Your Bunion Surgery: In The Operating Room And Care At Home
Posted by KPetit in Diseases and ConditionsYou will be greeted by your OR scrub tech, or perhaps it is an RN, and perhaps you met them before surgery (if you didn’t it’s only because they were in surgery already and couldn’t leave to introduce themselves). Everyone in the room will be in gown, masks, and odd headwear, maybe like your head cover.
You will move onto the operating “table”, which is hard, cold (fresh sheets!) and narrow (so surgeons can reach anywhere easily). You will have electrodes attached to your torso and arm, a blood pressure cuff applied to your arm (hopefully the one without the IV), and usually a cold gel-based pad in case you have the cautery to coagulate blood vessels. Next, your anesthesiologist, who will be behind your head, will begin instructing you on what is coming next.
Next, you will either:
Be completely inducted into general anesthesia, awakening after the procedure is finished,
Be given local anesthesia, which means numbing medication is injected into your foot for the procedure, OR
(Most likely) You will be given, through your IV, a short-acting sleep agent, and your surgeon injects the numbing medication while you are sedated. When you wake up, the procedure will be underway and you won’t feel any discomfort.

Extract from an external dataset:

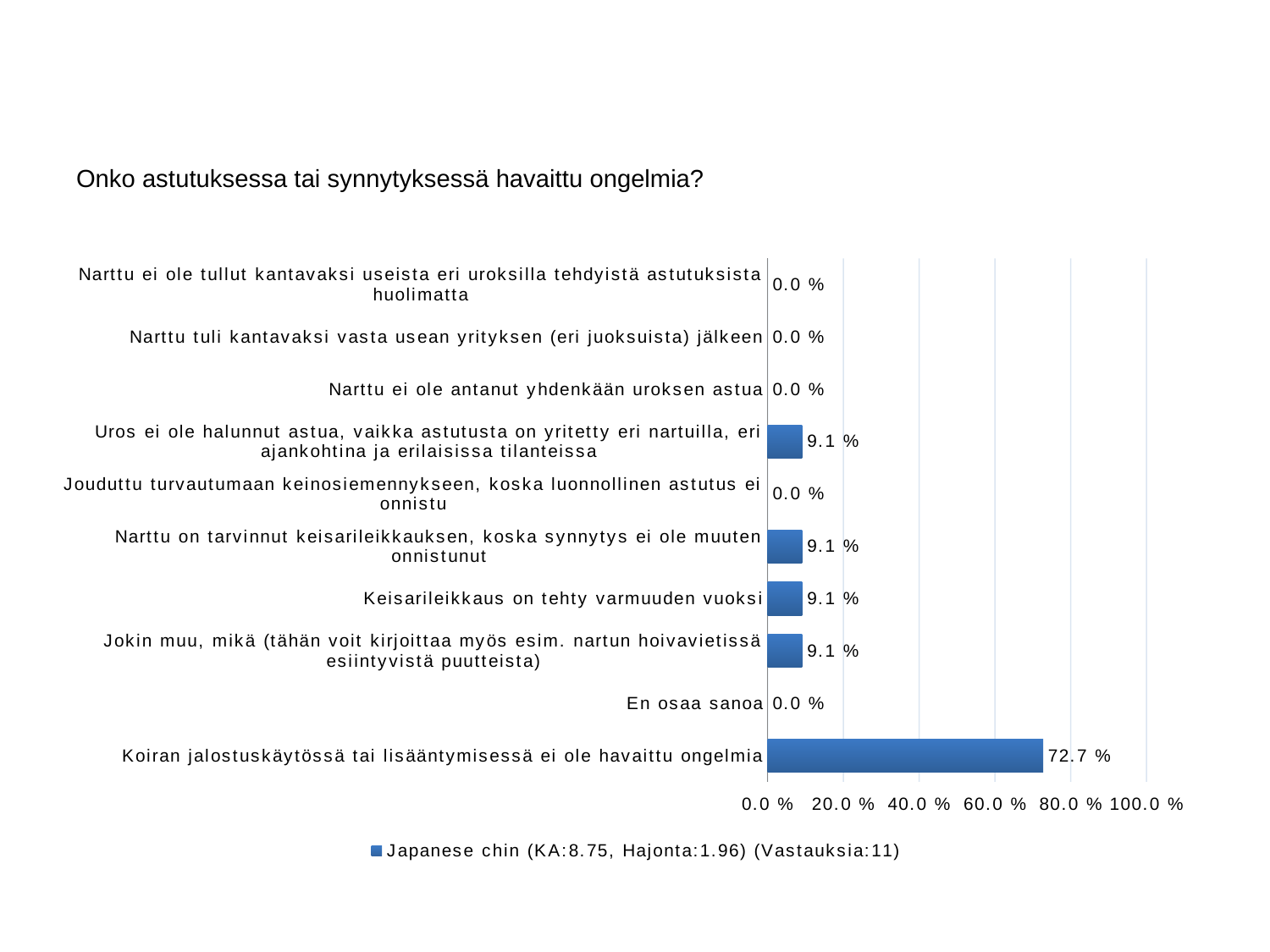
Is the value for "Koiran jalostuskäytössä tai lisääntymisessä ei ole havaittu ongelmia" greater or less than 60.0 %? greater What kind of chart is shown on the slide? bar chart What value is shown for "Narttu ei ole antanut yhdenkään uroksen astua"? 0.0 % What value is shown for "Koiran jalostuskäytössä tai lisääntymisessä ei ole havaittu ongelmia"? 72.7 % Which is larger: the value for "Keisarileikkaus on tehty varmuuden vuoksi" or the value for "En osaa sanoa"? Keisarileikkaus on tehty varmuuden vuoksi How many series does the legend list? 1 How many categories are shown on the chart? 10 Which category has the highest value? Koiran jalostuskäytössä tai lisääntymisessä ei ole havaittu ongelmia What is the title of the chart? Onko astutuksessa tai synnytyksessä havaittu ongelmia? What value is shown for "Keisarileikkaus on tehty varmuuden vuoksi"? 9.1 % What is the difference between the value for "Koiran jalostuskäytössä tai lisääntymisessä ei ole havaittu ongelmia" and the value for "Keisarileikkaus on tehty varmuuden vuoksi"? 63.6 % What value is shown for "En osaa sanoa"? 0.0 %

Once the surgery is finished you will be placed back on your guerney (the bed on wheels) and taken back to the PACU (Post-Anesthesia Care Unit). Your foot will be elevated, cold packs applied, fluids offered for you to drink when you are fully awake. Usually your foot is encased in a soft dressing of gauze wrapped with coban, which is like an ace bandage that clings, like saran wrap can.
There will be a lot of instructions both verbal and written for you and your caregiver to follow. Your significant other hopefully will be by your side. Your post-operative “shoe” will be applied, crutched if ordered, you will be asked to empty your bladder once, just to check, and your surgeon will stop by if there is time. This usually happens within an hour.
Your instructions for home usually are RICE:
Rest
Ice
Compression (your dressing will already be doing this), and
Elevation
Your surgeon will likely call and check on you the same day; the surgery center usually within 24 hours. Your foot will be “asleep” from the numbing medication for several hours; just follow your Doctor’s orders on medications post-operatively; the surgery center will also re-inforce the instructions.
The main thing to remember is your body will help you know how you are doing; if your foot is throbbing, elevate it. Relief is immediate. Do ice it the first few days. As an aside, the first night you may feel that the dressing is uncomfortably tight. Your surgeon will often advise you to snip into the dressing a bit; you had some swelling after surgery, which is normal. Call your doctor if the area is extremely painful, swollen, or red and hot to the touch.
Swelling will last for weeks; be patient. You will have several visits to see your doctor, which usually include xrays to verify position. The screw that was placed to straighten the bone usually is removed in about 3 months. Often you will return to the same outpatient surgery center.
You will be dancing soon. Don’t dance? You should think about it.